→ **OBJECTIF**
Disposez en liste JSON de chaînes les lignes allant du début des données jusqu'à celle qui contient "the woodland background <", bornes incluses, à raison d'une chaîne par ligne et sans les lignes vides.
★ ★ ★ ★ ★ ★ ★
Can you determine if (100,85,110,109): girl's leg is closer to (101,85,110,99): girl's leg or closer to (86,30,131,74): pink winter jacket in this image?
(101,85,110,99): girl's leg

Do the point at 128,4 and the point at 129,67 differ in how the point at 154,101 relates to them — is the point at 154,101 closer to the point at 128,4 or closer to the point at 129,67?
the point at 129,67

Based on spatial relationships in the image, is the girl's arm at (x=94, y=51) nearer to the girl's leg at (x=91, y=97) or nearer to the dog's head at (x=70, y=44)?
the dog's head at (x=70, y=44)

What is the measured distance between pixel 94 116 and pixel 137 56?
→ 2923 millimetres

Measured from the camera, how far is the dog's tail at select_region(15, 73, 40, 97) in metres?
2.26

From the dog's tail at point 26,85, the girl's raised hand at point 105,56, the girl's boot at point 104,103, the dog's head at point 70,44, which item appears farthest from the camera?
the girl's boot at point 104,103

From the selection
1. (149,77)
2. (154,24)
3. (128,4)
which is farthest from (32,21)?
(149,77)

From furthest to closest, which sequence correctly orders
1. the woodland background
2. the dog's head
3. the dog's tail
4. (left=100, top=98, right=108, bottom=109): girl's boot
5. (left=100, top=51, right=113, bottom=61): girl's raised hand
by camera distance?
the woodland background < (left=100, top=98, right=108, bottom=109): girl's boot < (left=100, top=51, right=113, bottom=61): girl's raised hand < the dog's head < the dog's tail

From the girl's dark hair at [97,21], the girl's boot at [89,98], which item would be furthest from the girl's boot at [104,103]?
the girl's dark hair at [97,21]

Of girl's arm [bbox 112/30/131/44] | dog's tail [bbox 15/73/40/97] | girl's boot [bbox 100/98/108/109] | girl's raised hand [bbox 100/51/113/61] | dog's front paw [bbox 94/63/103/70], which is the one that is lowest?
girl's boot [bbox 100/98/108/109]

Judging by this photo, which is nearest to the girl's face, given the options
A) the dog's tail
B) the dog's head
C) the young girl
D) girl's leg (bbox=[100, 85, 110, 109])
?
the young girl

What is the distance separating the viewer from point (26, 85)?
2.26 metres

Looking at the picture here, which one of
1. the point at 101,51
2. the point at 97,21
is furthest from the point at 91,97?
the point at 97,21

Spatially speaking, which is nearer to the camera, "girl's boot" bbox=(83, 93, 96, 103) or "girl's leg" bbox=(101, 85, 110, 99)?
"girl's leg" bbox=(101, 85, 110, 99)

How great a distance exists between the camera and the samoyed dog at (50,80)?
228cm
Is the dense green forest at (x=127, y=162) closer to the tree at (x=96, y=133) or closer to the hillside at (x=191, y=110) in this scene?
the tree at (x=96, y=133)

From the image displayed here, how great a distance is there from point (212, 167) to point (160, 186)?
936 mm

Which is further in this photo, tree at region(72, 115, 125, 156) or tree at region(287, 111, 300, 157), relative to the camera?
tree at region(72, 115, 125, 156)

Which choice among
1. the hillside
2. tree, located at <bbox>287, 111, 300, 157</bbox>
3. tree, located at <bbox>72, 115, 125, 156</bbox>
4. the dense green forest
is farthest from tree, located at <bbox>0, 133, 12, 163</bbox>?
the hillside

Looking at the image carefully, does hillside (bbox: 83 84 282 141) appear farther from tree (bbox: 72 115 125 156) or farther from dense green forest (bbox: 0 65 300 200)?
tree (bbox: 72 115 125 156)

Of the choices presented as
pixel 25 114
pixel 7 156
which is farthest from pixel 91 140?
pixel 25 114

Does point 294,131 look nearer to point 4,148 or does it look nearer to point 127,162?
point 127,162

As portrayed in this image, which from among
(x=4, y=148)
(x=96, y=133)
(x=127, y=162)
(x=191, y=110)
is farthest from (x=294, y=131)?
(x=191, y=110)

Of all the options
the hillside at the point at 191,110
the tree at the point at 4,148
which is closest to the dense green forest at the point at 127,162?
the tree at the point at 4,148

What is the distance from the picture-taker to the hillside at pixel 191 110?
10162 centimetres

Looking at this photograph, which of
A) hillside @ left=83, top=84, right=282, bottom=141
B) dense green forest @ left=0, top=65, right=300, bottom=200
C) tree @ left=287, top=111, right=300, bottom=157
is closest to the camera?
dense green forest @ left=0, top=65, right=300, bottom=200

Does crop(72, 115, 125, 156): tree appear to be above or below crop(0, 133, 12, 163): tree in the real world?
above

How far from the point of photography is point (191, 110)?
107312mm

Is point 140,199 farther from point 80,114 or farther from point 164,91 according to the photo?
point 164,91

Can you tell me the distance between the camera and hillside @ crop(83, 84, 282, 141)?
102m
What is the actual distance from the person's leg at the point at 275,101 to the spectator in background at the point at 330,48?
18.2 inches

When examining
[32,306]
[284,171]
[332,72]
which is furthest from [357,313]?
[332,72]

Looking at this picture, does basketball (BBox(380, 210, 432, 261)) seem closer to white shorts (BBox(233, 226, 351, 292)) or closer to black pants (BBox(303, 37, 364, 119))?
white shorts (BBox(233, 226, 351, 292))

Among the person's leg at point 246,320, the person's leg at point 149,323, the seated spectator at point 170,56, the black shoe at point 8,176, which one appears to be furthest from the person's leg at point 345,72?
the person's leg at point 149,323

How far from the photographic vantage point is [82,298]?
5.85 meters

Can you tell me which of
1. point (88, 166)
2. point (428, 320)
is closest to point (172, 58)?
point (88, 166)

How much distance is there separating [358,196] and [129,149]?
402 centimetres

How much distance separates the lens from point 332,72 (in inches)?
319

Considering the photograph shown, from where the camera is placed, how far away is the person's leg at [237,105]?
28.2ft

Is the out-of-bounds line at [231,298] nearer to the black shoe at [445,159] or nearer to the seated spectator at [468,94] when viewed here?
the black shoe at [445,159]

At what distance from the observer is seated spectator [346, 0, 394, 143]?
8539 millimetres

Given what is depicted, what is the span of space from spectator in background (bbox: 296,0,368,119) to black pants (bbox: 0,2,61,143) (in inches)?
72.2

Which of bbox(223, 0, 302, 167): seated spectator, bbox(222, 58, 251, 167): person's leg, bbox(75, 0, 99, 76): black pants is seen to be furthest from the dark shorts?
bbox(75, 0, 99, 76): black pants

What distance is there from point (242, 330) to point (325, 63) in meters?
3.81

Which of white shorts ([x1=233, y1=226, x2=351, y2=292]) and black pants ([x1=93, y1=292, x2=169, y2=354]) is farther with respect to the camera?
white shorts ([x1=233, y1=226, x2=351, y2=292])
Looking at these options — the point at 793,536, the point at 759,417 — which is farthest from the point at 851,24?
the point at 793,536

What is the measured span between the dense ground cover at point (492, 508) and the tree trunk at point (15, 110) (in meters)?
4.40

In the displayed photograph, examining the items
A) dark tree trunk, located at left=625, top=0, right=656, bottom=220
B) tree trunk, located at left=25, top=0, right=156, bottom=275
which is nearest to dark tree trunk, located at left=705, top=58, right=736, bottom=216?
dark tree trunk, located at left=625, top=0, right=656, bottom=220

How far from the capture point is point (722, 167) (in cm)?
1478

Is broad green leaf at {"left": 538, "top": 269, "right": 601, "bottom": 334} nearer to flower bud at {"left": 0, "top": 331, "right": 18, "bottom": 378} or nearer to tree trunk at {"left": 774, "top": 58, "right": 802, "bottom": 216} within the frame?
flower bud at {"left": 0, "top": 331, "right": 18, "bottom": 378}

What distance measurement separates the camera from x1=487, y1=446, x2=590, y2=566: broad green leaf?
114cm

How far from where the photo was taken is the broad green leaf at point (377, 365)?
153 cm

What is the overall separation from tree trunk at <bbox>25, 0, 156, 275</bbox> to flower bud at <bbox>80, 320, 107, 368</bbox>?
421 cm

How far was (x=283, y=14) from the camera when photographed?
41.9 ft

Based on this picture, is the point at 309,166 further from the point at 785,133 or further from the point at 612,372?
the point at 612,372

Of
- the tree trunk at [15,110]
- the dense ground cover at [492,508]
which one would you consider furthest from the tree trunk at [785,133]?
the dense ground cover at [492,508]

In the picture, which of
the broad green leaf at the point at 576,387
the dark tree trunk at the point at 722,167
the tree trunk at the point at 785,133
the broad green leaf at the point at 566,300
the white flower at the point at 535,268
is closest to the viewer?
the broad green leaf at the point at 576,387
★ ★ ★ ★ ★ ★ ★
→ **SOLUTION**
[
  "Can you determine if (100,85,110,109): girl's leg is closer to (101,85,110,99): girl's leg or closer to (86,30,131,74): pink winter jacket in this image?",
  "(101,85,110,99): girl's leg",
  "Do the point at 128,4 and the point at 129,67 differ in how the point at 154,101 relates to them — is the point at 154,101 closer to the point at 128,4 or closer to the point at 129,67?",
  "the point at 129,67",
  "Based on spatial relationships in the image, is the girl's arm at (x=94, y=51) nearer to the girl's leg at (x=91, y=97) or nearer to the dog's head at (x=70, y=44)?",
  "the dog's head at (x=70, y=44)",
  "What is the measured distance between pixel 94 116 and pixel 137 56?",
  "→ 2923 millimetres",
  "Measured from the camera, how far is the dog's tail at select_region(15, 73, 40, 97) in metres?",
  "2.26",
  "From the dog's tail at point 26,85, the girl's raised hand at point 105,56, the girl's boot at point 104,103, the dog's head at point 70,44, which item appears farthest from the camera?",
  "the girl's boot at point 104,103",
  "From the selection",
  "1. (149,77)",
  "2. (154,24)",
  "3. (128,4)",
  "which is farthest from (32,21)?",
  "(149,77)",
  "From furthest to closest, which sequence correctly orders",
  "1. the woodland background",
  "2. the dog's head",
  "3. the dog's tail",
  "4. (left=100, top=98, right=108, bottom=109): girl's boot",
  "5. (left=100, top=51, right=113, bottom=61): girl's raised hand",
  "by camera distance?",
  "the woodland background < (left=100, top=98, right=108, bottom=109): girl's boot < (left=100, top=51, right=113, bottom=61): girl's raised hand < the dog's head < the dog's tail"
]